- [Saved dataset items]
***
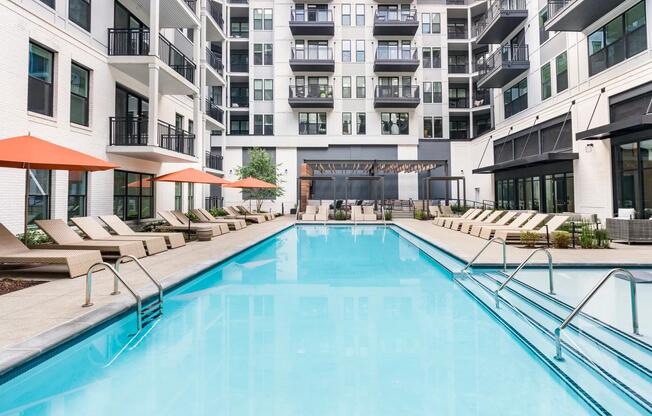 Take a break by the sparkling resort-style pool, complete with lounge seating, shade umbrellas, and space to relax or recharge.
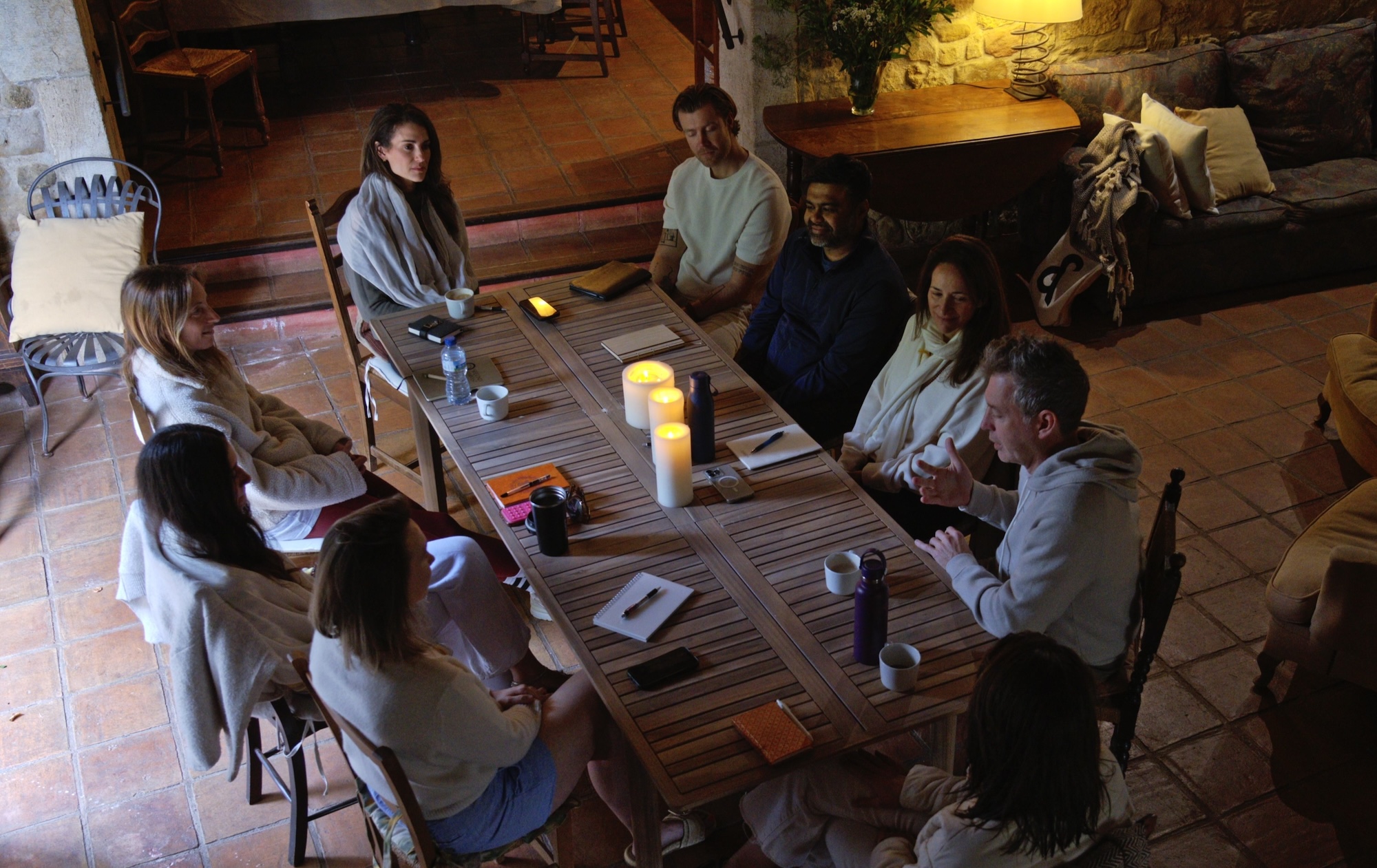 Evening group session around an outdoor table by candlelight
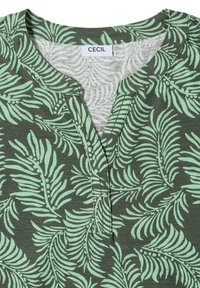 Chemise verte avec motif de feuilles vert clair, col rond avec patte de boutonnage partielle à l'avant et une étiquette « CECIL » à l'intérieur du col.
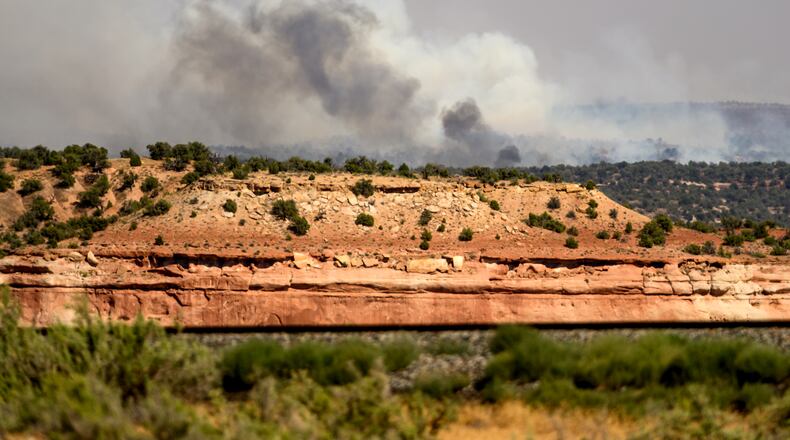 The Snyder Fire burns near Thompson Springs, Utah, on Sunday, June 28, 2026. (AP Photo/Noah Berger)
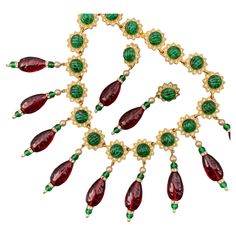 Fit for Queen is Signed Kenneth Lane Statement necklace and matching clip-on earrings featuring linked gold plated flowers with clear crystals and ribbed emerald green glass cabs center . Front flowers have ruby colored resin dangles , Necklace and earrings are signed Kenneth © Lane on backside . Matching earrings are 2.75 inches x 3/4 inches max width Statement Bib Necklace, Kenneth Jay Lane, Flower Plates, Bib Necklace, Emerald Green, Clear Crystal, Green Glass, Matching Earrings, Clip On Earrings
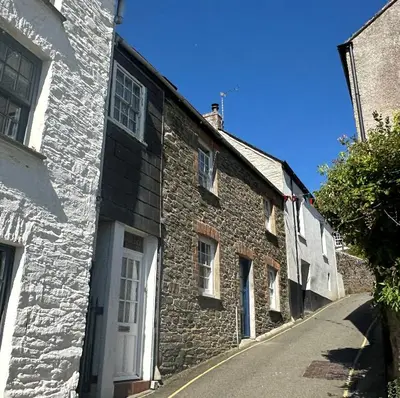 a stone building with a white door on a street at Seaforth - Fisherman's Cottage in Gorran Haven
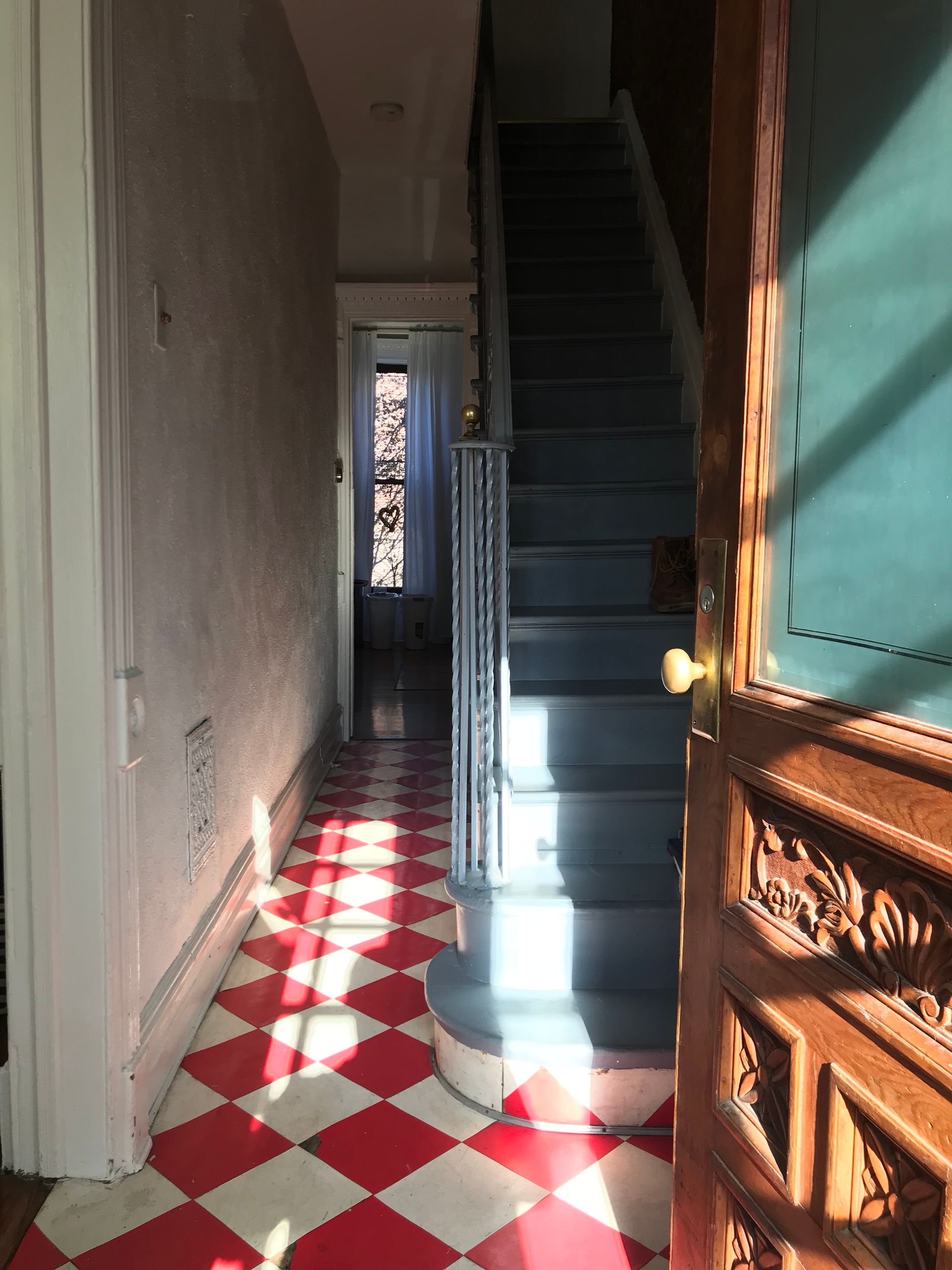 A hallway with red and white checkered floors and stairs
***
- [EXERCISE GOAL]
Convert the lines above into a JSON list of strings, one string per line, skipping any blank lines. Leave the pictures out.

- [EXPECTED ANSWER]
[
  " Take a break by the sparkling resort-style pool, complete with lounge seating, shade umbrellas, and space to relax or recharge.",
  " Evening group session around an outdoor table by candlelight",
  " Chemise verte avec motif de feuilles vert clair, col rond avec patte de boutonnage partielle à l'avant et une étiquette « CECIL » à l'intérieur du col.",
  " The Snyder Fire burns near Thompson Springs, Utah, on Sunday, June 28, 2026. (AP Photo/Noah Berger)",
  " Fit for Queen is Signed Kenneth Lane Statement necklace and matching clip-on earrings featuring linked gold plated flowers with clear crystals and ribbed emerald green glass cabs center . Front flowers have ruby colored resin dangles , Necklace and earrings are signed Kenneth © Lane on backside . Matching earrings are 2.75 inches x 3/4 inches max width Statement Bib Necklace, Kenneth Jay Lane, Flower Plates, Bib Necklace, Emerald Green, Clear Crystal, Green Glass, Matching Earrings, Clip On Earrings",
  " a stone building with a white door on a street at Seaforth - Fisherman's Cottage in Gorran Haven",
  " A hallway with red and white checkered floors and stairs"
]